_ENTRIES PROVIDED_:

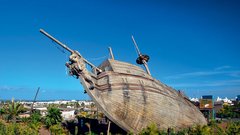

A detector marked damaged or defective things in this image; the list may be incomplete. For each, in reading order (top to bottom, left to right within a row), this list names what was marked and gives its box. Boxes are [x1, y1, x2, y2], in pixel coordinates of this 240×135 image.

wrecked wooden ship [39, 29, 206, 133]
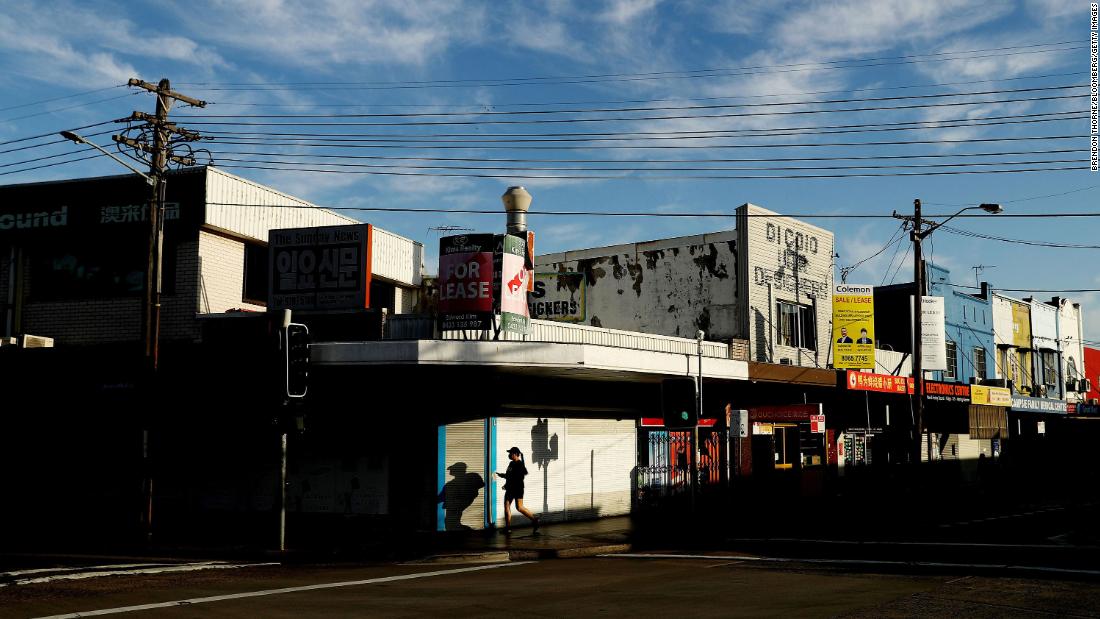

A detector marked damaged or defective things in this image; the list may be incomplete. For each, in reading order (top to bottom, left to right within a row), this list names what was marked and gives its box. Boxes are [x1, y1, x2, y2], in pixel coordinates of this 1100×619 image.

peeling paint wall [534, 233, 739, 340]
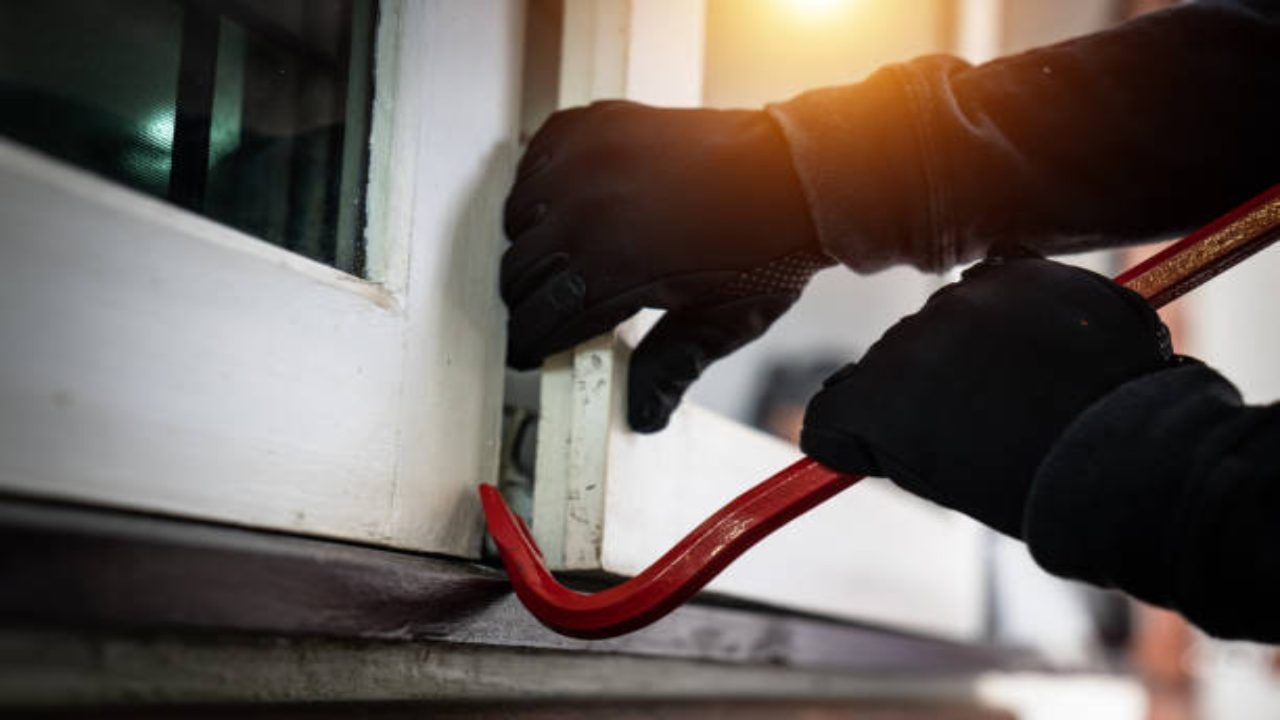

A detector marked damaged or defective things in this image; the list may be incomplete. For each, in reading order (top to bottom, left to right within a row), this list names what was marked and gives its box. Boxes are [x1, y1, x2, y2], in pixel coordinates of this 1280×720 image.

chipped white paint [0, 1, 524, 556]
chipped white paint [524, 0, 983, 638]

_DIRECTIONS FOR THIS TASK_:
Rewrite all the rows above, changing "detector" to "scanner" and leaving everything else as it is. Omit the pictures.

_SOLUTION TO THIS EXERCISE_:
A scanner marked damaged or defective things in this image; the list may be incomplete. For each, in reading order (top to bottom, left to right within a row), this list names what was marked and gives its box. Boxes are [x1, y1, x2, y2], in pixel coordinates of this 240×135 image.

wrecked wooden ship [39, 29, 206, 133]

A scanner marked damaged or defective things in this image; the list may be incomplete. For each, in reading order (top to bottom, left to right within a row), this list names what was marked and gives its box. Boxes are [x1, y1, x2, y2], in pixel coordinates of this 1100×619 image.

peeling paint wall [534, 233, 739, 340]

A scanner marked damaged or defective things in this image; the list may be incomplete. For each, in reading order (top to bottom, left to right within a row), this list names what was marked and gives its box. Boxes are [x1, y1, x2, y2], in pixel coordinates of this 1280×720 image.

chipped white paint [0, 1, 524, 556]
chipped white paint [524, 0, 983, 638]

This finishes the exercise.